Calanit Valfer, Managing Partner at Elah Fund, firmly believes in doing good and shares her road to success which was paved through her mentors
Calanit Valfer, Managing Partner at Elah Fund, firmly believes every woman needs successful mentors in her corner. “I was blessed with the most amazing male mentors, two of which are my partners today. They were the ones that gave me trust and guidance - not because I am a woman but because they believed in me. Having great mentors is critical in any career path. Women need successful mentors and successful women need to pass it forward.”
Valfer moved to Israel from New York for ideological reasons when she was 21 as she believed this was her place to help build a great state. Her first venture was empowering young women with leadership. The organization worked with Jewish and Arab 10th grade girls and was called Nisan in memory of her father. “I left after five years because I was frustrated with the NGO world. I felt that I was powerless, and couldn't really push for change.” She spent the next 15 years in management consulting. “I was an economic aid to former Bank Hapoalim chairman, Shlomo Nehama.” After opening her own management consulting firm she founded the Elah fund together with her mentor Scott Shay.
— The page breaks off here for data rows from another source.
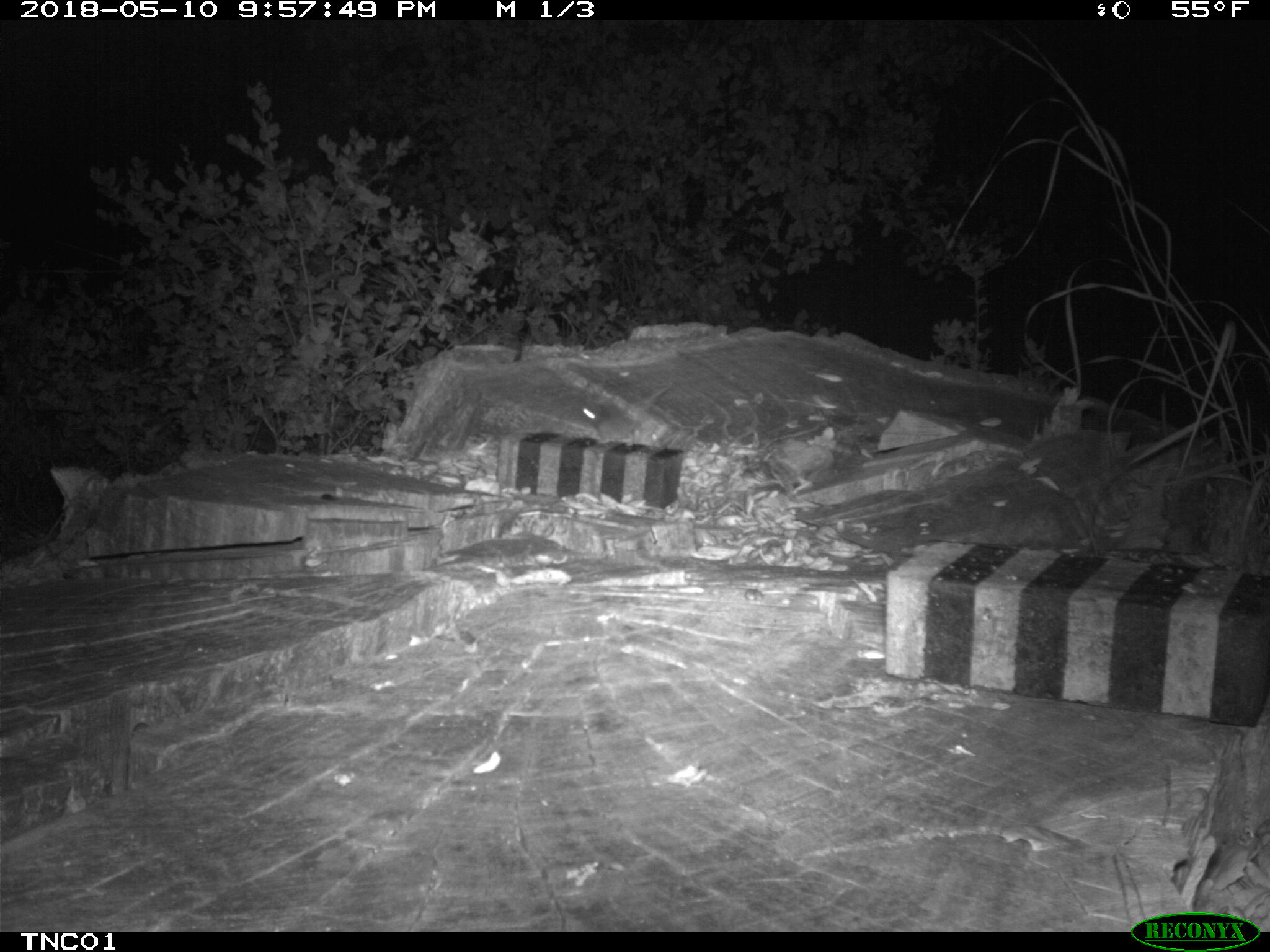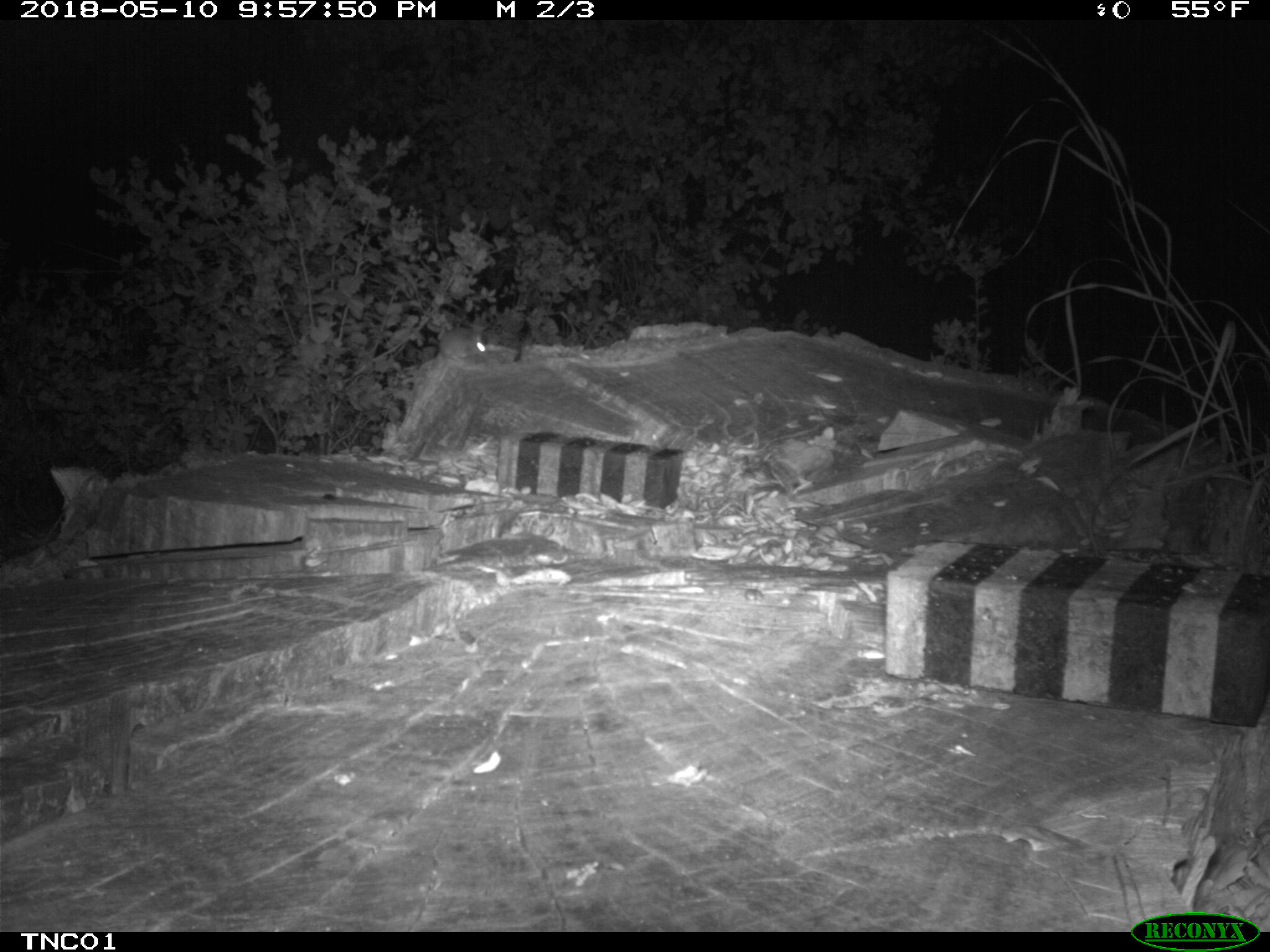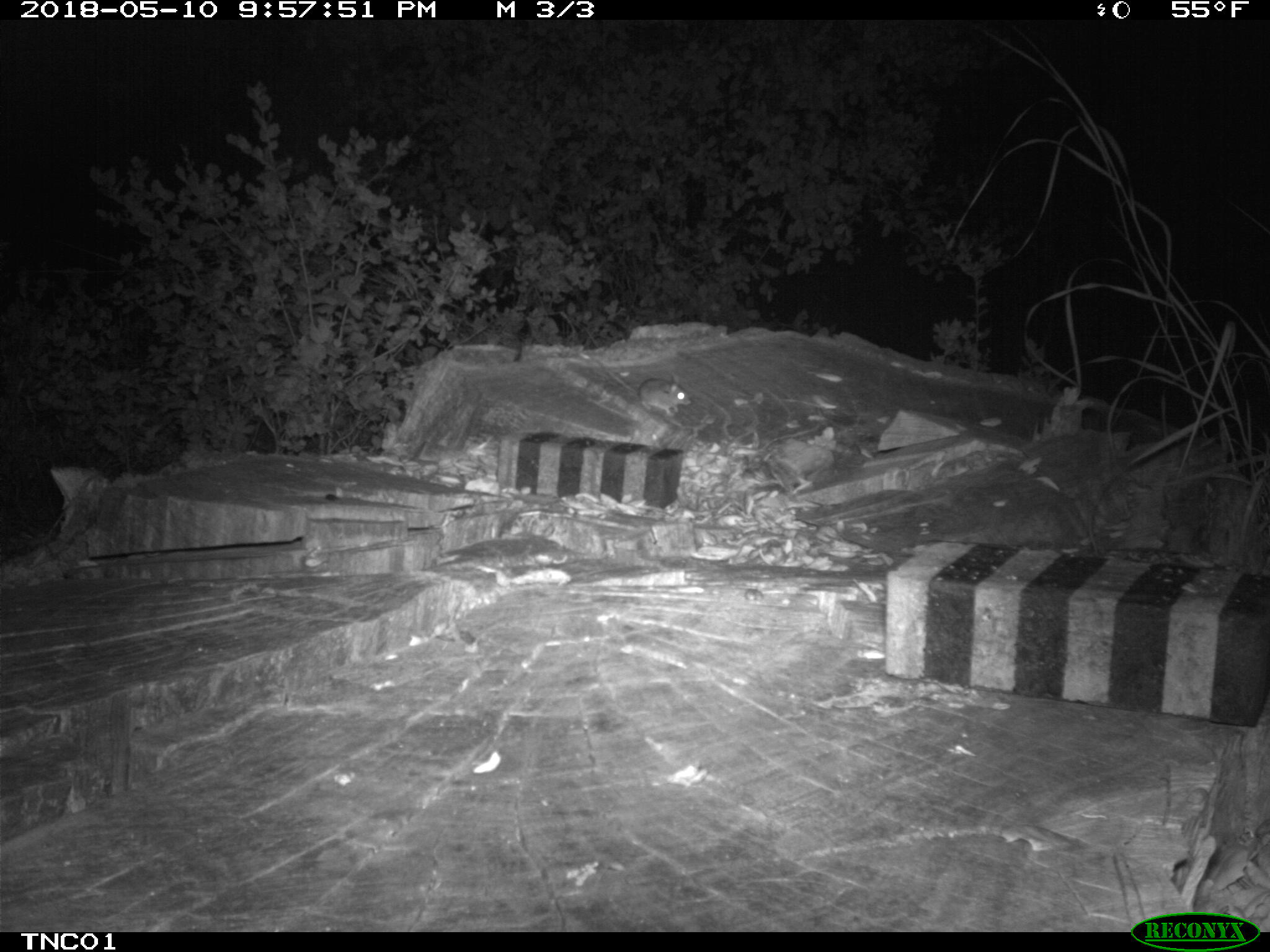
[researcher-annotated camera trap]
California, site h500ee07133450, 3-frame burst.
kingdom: Animalia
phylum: Chordata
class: Mammalia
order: Rodentia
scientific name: Rodentia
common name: rodent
Rodent (Rodentia).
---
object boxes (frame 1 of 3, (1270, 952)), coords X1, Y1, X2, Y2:
rodent: 579, 388, 668, 446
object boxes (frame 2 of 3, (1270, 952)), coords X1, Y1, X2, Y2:
rodent: 436, 327, 487, 360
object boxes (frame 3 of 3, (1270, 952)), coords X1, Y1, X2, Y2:
rodent: 596, 356, 691, 413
When asked why she decided to go that route Valfer replied: “Elah fund was a clear vision of what investing could do, what the real power of being an investor is. We felt it was closing the gap between the periphery and the startup nation that exists between Tel Aviv and Herzliya.”
Valfer and her partner saw an opportunity during the 2014 war in Gaza. “We saw the complete breakdown of the economy and society in Sderot and the Gaza envelope. However, in Tel Aviv it was business as usual. My partner even had a historic exit around that time. We realized there aren't a lot of investments in the periphery and we thought about how we can offer growth capital for these companies, promote excellent management, and access to global networks. We also wanted to put diversity and inclusion at the forefront, as well as reducing carbon and keeping startups in Israel.”
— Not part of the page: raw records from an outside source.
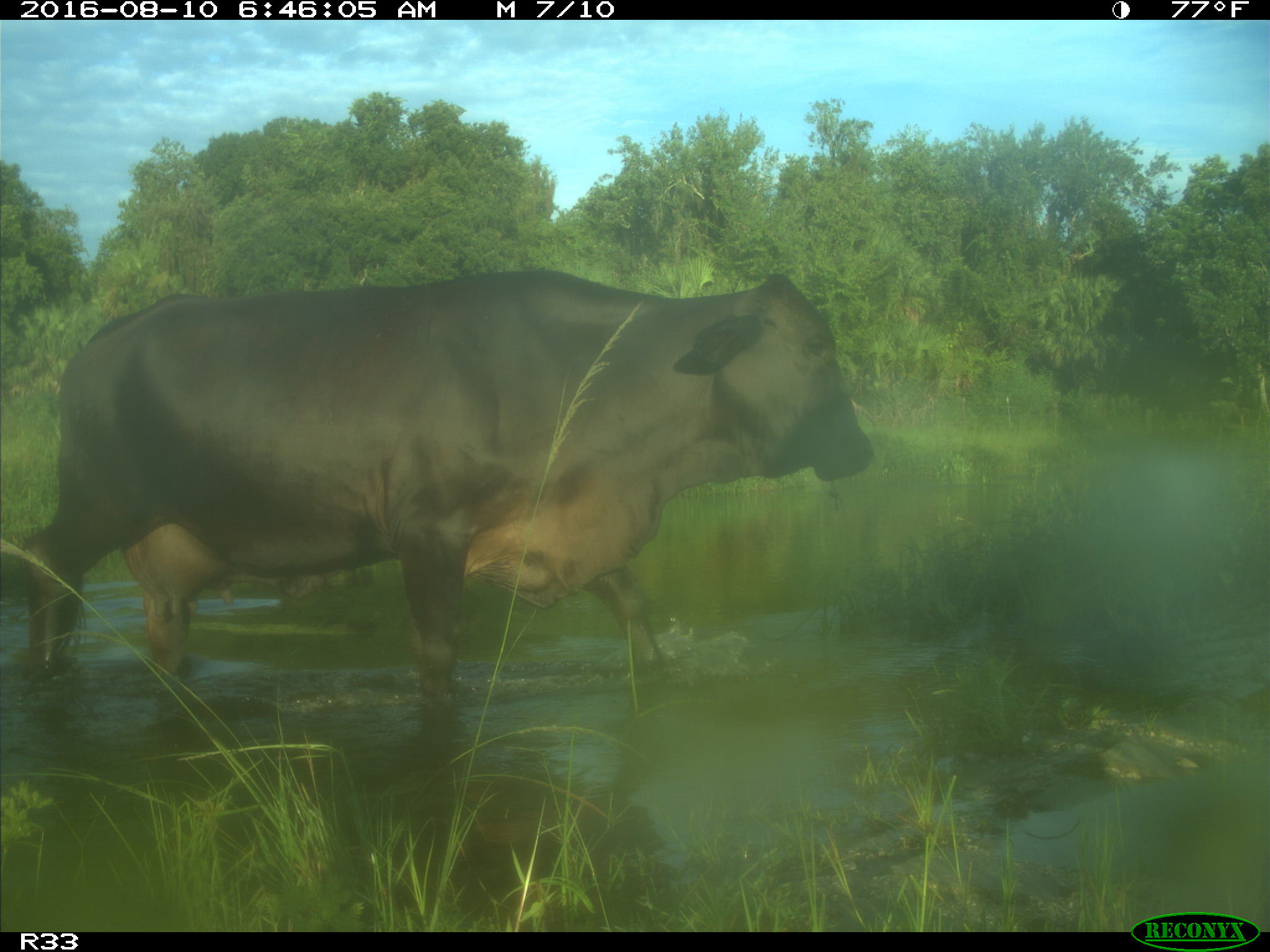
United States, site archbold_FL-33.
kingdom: Animalia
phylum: Chordata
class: Mammalia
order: Artiodactyla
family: Bovidae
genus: Bos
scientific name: Bos taurus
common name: domestic cow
Bos taurus (domestic cow).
Elah Fund has close to $200 million in assets under management in sectors that have tangible products such as industry 4.0 and material science. They mostly invest in companies that are post-revenue and that have a disruptive tech edge and something that needs to be manufactured. “We want to move traditional industries into the future,” she noted.
When asked how they address the issue of diversity and inclusion, Valfer replied: "Our objective is to be able to take an existing company and move the needle forward on values that are important for us. We believe in creating opportunities. We sit on the board and make sure they are interviewing minorities."
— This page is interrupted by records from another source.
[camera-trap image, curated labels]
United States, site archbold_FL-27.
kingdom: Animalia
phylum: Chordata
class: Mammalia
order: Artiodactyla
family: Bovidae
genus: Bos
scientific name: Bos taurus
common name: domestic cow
Valfer explains that companies should hire the best person for the job, but that they should give a fair chance to everyone. "In my own life, it was those opportunities that put me where I am. Now, as an investor, I am able to say 'this is important to us'."
CTech's She-VC series follows the stories of various female partners and senior managers in venture capital funds in Israel. Only 16% of partners in Israeli venture capital firms are women, and only 9% are investing partners. This poses a liability regarding how many female founders will be able to receive investments and it speaks to the industry as a whole.
What would your tip be for a woman who would like to start her own fund?
"Don't do it alone, find the right mentors. On the other hand, don't do it with everyone.
"My partners are people I have known for decades. Trust is built by acts and time, and investing in long-term, deep quality relationships and connections. I worked hard and I invested a lot of time, energy and money. There was a lot of hardship, but at the end of the day it was a blessing to have this group of people behind me and beside me."